TurnOPD trims wasted turns in long-horizon agent distillation
TL;DR
- TurnOPD targets on-policy distillation for language agents, where full-horizon rollouts waste compute on tail turns with weak KL signal.
- It combines adaptive rollout-depth budgeting with a progressive turn-normalized loss that shifts weight from token-level to turn-balanced supervision.
- The authors report superior validation accuracy under equal wall-clock training budgets on ALFWorld, WebShop, and Multi-Hop Search.
A new paper on arXiv from Yuhang Zhou, Kai Zheng, Haoling Li, Dengyun Peng, Can Xu and Jingjing Chen makes a small but pointed claim about how we train language agents: in on-policy distillation for long-horizon tasks, full-horizon rollouts waste wall-clock resources on tail turns that carry weak and noisy KL supervision. Their method, TurnOPD, is a turn-aware rework of vanilla OPD that tries to spend compute where the learning signal actually lives.
The fix has two moving parts. The first is adaptive rollout-depth budgeting, which uses probe-based turn statistics to decide how long each rollout should actually run rather than always going to the horizon. The second is a progressive turn-normalized loss that gradually shifts the KL weighting from token-level to turn-balanced supervision, so training does not keep piling gradient on shallow, easy tokens while under-training the deeper decision turns.

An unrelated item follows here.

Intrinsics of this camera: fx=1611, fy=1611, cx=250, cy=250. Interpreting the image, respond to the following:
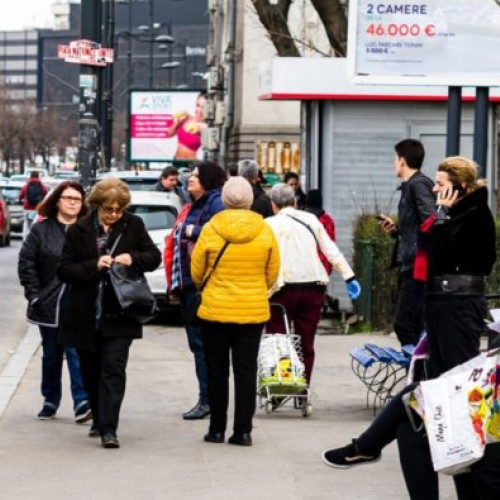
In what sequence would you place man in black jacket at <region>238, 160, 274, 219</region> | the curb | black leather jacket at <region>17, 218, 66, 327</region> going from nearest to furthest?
black leather jacket at <region>17, 218, 66, 327</region>
the curb
man in black jacket at <region>238, 160, 274, 219</region>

Neither piece requires an architecture change, which is part of the pitch.
Why this matters if you are not writing distillation papers: on-policy distillation is one of the main ways smaller open models are being taught to behave like larger agentic ones, and long-horizon tasks are exactly the place the bill runs up. If turn-aware budgeting really does move the accuracy-efficiency frontier, it is a lever any team training agents on top of a bigger teacher can pull without changing the stack. The authors report evaluations on ALFWorld, WebShop and Multi-Hop Search, framing the result as superior validation accuracy under equal wall-clock training budgets against vanilla OPD.
The honest caveat is that the abstract does not disclose the specific numbers, so take the framing as a directional claim rather than a settled magnitude, and the three benchmarks are the usual agentic ones rather than open-ended web or coding agents where turn distributions look quite different. What the paper does not give you is a read on which teacher and student model families were used, or how the probe-based turn statistics behave when trajectory lengths are highly variable.
Still, the direction is the interesting part. Once you accept that not all turns of an agent trajectory are worth the same gradient, the design space for cheaper, better agent training opens up in a way that benefits the smaller, cost-sensitive labs most.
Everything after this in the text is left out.